[DESCRIPTION OF THE TASK]
Copy out every one of the rows below without changing a single character.
## Begin INPUT FOR THIS TASK
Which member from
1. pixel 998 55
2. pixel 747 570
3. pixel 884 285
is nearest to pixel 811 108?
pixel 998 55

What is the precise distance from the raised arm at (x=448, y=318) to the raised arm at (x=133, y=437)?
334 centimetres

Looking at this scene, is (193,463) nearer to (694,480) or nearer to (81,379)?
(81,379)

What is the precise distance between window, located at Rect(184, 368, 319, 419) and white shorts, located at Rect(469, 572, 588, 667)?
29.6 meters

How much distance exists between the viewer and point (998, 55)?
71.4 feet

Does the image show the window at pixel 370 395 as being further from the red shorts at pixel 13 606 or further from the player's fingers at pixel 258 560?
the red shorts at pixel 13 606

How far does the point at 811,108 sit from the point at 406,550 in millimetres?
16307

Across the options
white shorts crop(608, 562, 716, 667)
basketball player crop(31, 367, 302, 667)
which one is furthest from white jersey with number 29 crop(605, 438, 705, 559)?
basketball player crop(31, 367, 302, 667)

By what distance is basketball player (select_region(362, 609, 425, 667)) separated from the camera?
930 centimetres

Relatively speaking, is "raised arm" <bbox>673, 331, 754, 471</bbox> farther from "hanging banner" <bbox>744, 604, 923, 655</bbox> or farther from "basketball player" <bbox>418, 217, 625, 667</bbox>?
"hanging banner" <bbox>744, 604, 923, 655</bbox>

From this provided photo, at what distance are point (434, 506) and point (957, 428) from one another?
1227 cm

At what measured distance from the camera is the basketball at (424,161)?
## End INPUT FOR THIS TASK
[IN RESPONSE]
Which member from
1. pixel 998 55
2. pixel 747 570
3. pixel 884 285
is nearest to pixel 811 108?
pixel 998 55

What is the precise distance from the raised arm at (x=448, y=318) to the raised arm at (x=133, y=437)?
334 centimetres

Looking at this scene, is (193,463) nearer to (694,480) or nearer to (81,379)?
(81,379)

What is the precise distance between window, located at Rect(184, 368, 319, 419) and white shorts, located at Rect(469, 572, 588, 667)?
29.6 meters

How much distance exists between the viewer and point (998, 55)?
71.4 feet

Does the image show the window at pixel 370 395 as being further from the red shorts at pixel 13 606 or further from the player's fingers at pixel 258 560?
the red shorts at pixel 13 606

How far does the point at 811,108 sit from the point at 406,550 in millimetres?
16307

Across the options
white shorts crop(608, 562, 716, 667)
basketball player crop(31, 367, 302, 667)
which one is furthest from white jersey with number 29 crop(605, 438, 705, 559)?
basketball player crop(31, 367, 302, 667)

By what distance is basketball player (select_region(362, 609, 425, 667)) separated from the camera?
930 centimetres

Relatively speaking, is "raised arm" <bbox>673, 331, 754, 471</bbox> farther from "hanging banner" <bbox>744, 604, 923, 655</bbox> or farther from "basketball player" <bbox>418, 217, 625, 667</bbox>?
"hanging banner" <bbox>744, 604, 923, 655</bbox>

From this provided photo, at what distance are point (434, 506) and point (957, 428) from one another?
1227 cm

At what measured distance from the camera is the basketball at (424,161)?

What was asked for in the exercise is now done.